I always seem to find interesting blog posts by you long after you wrote them ;)

Some time I'm going to take another shot at nailing this whole MVC "vs." REST thing (which is to me far more interesting than REST vs. SOAP) - tried and failed once already here: http://www.sitepoint.com/blogs/2005/12/22/mvc-and-web-apps-oil-and-water/

What I was grasping for in "Who GETs REST?" (http://www.sitepoint.com/blogs/2005/11/22/who-gets-rest/) is a single rule / guideline people could use, from which a whole bunch of other consequences naturally fall out, without having to be able to grasp the whole of REST. But think that failed.

The real point is I think that 99% of today's web frameworks put you through loops as a developer are either just horrible or dangerous. By contrast, if we had an API which relates directly the REST, my guess is the whole web dev thing gets alot easier for real people to grasp - it would be natural even if you don't know much about HTTP.

Looking at what we've got today...

Considering struts - it's amazing that people are willing to accept that kind of API. The concepts struts pushes you to think in terms of (Actions, ActionMappers blah blah) have _zero_ relationship to the medium - HTTP. Struts becomes some kind of Zen excercise of thinking in 13 dimensions.

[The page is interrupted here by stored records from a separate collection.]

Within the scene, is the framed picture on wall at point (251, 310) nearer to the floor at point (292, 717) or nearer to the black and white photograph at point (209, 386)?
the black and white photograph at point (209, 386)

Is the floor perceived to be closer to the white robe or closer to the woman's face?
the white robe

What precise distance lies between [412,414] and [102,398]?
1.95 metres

There's only an artificial correspondance between URLs and code you're writing. And somehow the idea that a framework constrains how you use URLs is deeply wrong.

Meanwhile the Rails / Catalyst / Django / Turbogears approach - URLs to class methods has inverted the problem - it's almost too easy. Relateing URLs to class methods means people are "tunneling" all kinds of verbs through HTTP GET (delete/list/index/show/find/findByName etc. etc.) - and from there we have the whole "Goodnight Moon" factor (Mark Pilgrim, as a new father, being very dry - http://www.intertwingly.net/blog/2005/05/06/This-Stuff-Matters#c1115432785)

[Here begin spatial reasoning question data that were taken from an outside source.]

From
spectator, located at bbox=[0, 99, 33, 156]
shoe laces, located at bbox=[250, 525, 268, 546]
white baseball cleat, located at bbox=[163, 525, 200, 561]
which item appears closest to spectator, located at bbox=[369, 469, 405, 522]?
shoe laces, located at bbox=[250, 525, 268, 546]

Perhaps the acid test is "how easy is it to implement conditional HTTP GET's"? This point doesn't travel so well, which is a shame - it's another "rule to illustrate the point" rather than a mere feature request. In both the above two MVC framework styles, doing any kind of HTTP caching is code you're going to have to tack on as a (very) painful after-thought.

To me the obvious "right path" is mapping URLs / resources to classes, which have methods corresponding to HTTP methods - then you get to have a property "last_modified" and your framework can handle the HTTP caching for you automatically.

Of the REST frameworks out there, web.py has the API right but is still being too light weight to provide "off the shelf" resources, which would help. There's also tonic (PHP) http://tonic.sourceforge.net/ which seems to be getting some of the fundamental ideas right, but needs to be more than a one-developer code base. Then there's RESTLET (http://www.restlet.org/) which looks promising but, in usual Java style, it's embraced choice (e.g. server container support) as a path to wasting my time. Also Rails finally seems to be heading this way (http://jimonwebgames.com/articles/2006/06/26/dont-say-crud-say-fucd) without complete submission though on the new method names. But no one seems to be _really_ there yet.

And in fact it's not really MVC vs. REST. The value of MVC-style seperation or concerns goes without saying but the problem is people tend to consider MVC as open season to inventing a ton of verbs for their application, but with HTTP the verbs are already fixed (and emphasize coarse grained APIs) - the nouns are where you get to have a choice - not a natural consequence of MVC.

At a fundamental level, the whole thing is kind of bizarre - it's taken this long for people to figure out how to write code to such a simple and widely used protocol (even if it is only half-implemented). It's like on the one hand we've got the "who gives a sh*t" crowd, hacking away with stuff like PHP, oblivious until someone tells them something else is cool while on the other we've got the "I love complexity" crowd, happy to buy obscure (typically Java) abstractions to flagellate themselves with, never questioning whether it's a good idea or not.